The second reason for which we cannot unite with the stop the war movement is that it is impotent for its very object. Even if we held that it was policy to unite to stop the war it would be foolish to join in the programme of these societies. What machinery have they for stopping wars ? None. Appeals to capitalists are their general methods. They propose to leave in power the makers of wars, the capitalist class. They intend to continue the profit-making system which itself produces commercial rivalry and inevitably international warfare.

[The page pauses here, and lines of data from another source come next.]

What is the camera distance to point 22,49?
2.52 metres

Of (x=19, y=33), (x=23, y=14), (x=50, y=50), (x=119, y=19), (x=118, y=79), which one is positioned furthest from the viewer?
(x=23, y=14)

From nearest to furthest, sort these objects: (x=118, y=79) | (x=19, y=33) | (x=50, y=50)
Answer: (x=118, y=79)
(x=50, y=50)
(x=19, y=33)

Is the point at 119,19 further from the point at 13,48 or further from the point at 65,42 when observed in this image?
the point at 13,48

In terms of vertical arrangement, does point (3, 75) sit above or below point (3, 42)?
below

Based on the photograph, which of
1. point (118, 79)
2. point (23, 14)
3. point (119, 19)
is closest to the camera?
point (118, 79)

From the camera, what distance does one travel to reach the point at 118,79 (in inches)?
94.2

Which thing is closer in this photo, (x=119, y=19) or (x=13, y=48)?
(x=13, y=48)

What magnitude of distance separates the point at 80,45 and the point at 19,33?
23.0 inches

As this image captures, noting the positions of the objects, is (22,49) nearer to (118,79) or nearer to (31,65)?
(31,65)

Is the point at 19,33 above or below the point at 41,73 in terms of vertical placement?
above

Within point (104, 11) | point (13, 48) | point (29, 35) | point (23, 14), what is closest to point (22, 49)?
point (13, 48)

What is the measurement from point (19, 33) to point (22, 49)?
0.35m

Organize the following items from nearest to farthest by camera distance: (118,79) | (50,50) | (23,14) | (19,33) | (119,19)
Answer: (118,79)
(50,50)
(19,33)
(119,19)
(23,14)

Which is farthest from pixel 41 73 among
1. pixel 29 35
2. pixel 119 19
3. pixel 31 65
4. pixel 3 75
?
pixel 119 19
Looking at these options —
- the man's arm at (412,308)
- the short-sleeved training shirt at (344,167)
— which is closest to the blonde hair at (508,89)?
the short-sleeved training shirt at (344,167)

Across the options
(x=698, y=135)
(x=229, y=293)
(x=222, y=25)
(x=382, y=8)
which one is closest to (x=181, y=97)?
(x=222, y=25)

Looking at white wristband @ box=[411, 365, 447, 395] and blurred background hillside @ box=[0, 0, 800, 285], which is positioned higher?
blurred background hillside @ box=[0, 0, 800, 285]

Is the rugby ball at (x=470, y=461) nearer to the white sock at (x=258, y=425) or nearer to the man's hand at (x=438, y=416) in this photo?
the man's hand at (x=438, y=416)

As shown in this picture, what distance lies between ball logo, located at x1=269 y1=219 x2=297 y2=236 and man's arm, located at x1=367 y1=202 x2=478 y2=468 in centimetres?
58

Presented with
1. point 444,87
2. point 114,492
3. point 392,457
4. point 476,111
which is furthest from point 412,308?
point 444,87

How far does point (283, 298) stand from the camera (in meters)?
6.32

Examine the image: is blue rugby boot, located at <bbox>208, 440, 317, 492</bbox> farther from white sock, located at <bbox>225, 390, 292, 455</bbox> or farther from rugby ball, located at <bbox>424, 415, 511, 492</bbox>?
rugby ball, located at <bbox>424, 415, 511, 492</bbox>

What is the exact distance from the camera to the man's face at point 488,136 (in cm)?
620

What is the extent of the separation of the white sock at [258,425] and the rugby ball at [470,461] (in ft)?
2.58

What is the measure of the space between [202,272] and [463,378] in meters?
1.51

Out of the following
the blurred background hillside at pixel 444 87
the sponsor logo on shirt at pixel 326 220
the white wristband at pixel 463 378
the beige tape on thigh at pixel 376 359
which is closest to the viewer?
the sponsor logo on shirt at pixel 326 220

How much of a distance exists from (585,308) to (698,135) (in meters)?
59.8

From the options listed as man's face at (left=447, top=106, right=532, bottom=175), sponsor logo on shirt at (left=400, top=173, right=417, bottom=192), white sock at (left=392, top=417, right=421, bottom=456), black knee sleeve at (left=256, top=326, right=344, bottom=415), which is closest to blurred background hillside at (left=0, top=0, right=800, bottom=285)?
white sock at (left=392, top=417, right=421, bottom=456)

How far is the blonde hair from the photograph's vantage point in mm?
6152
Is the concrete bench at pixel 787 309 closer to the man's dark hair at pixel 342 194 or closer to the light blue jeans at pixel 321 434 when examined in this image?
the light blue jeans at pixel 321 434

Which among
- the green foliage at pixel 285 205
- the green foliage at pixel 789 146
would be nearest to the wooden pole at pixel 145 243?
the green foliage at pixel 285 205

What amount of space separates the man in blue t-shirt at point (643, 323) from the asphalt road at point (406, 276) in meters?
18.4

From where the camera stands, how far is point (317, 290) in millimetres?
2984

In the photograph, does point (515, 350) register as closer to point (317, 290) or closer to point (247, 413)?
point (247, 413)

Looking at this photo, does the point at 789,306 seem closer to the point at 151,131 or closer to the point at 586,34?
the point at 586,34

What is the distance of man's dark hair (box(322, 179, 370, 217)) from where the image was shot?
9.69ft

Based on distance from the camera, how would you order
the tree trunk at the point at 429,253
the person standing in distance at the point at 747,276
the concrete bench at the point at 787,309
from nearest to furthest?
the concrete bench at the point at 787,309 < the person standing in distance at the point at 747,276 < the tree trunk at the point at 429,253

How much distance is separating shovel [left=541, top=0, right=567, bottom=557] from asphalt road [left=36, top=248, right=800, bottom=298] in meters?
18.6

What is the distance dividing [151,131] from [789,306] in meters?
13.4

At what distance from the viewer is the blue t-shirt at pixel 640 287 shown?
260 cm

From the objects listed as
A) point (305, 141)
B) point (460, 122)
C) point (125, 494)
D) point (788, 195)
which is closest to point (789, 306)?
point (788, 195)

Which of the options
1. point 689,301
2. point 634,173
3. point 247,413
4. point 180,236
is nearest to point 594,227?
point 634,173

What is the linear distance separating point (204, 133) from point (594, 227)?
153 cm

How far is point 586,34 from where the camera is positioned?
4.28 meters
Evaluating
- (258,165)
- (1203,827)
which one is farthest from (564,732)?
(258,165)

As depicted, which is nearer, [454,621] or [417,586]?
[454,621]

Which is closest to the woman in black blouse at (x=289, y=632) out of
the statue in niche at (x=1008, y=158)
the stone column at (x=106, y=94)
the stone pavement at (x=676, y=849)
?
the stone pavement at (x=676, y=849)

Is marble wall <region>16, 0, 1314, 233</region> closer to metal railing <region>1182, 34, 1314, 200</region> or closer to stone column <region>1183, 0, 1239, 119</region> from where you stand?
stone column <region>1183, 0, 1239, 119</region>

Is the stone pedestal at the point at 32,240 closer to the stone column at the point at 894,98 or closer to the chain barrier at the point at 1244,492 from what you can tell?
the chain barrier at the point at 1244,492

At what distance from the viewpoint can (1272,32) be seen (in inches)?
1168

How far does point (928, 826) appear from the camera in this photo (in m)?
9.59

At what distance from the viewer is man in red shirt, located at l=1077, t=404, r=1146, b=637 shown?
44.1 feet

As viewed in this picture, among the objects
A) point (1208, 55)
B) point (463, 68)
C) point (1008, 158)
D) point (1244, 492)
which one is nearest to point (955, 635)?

Surely it is not now doubted that wars are born of the fight for spoil between capitalists. Throughout the last hundred years the economic objects of the various wars has stood out so clearly as to compel even capitalist writers to admit it.

Men such as the War Correspondent of the “Daily News,” H. N. Brailsford, in his “War of Steel and Gold”; the member of the late Liberal Government, John M. Robertson, in his “Psychology of Jingoism ” and “Patriotism and Empire”; the “Daily Mail” War correspondent during the Russo-Japanese War, F. A. McKenzie, in his “Tragedy of Korea.” These and a list of others can be quoted to show that wars are caused in the ultimate analysis by the struggle for trade and territory by the master class.

Listen to the present clamour for “capturing the enemy’s trade,” putting a tariff upon enemy’s goods, and such pocket appeals and judge the truth of the Socialist view.

If you wish to stop all wars you must stop all commercial competition and to do this you must work for Socialism.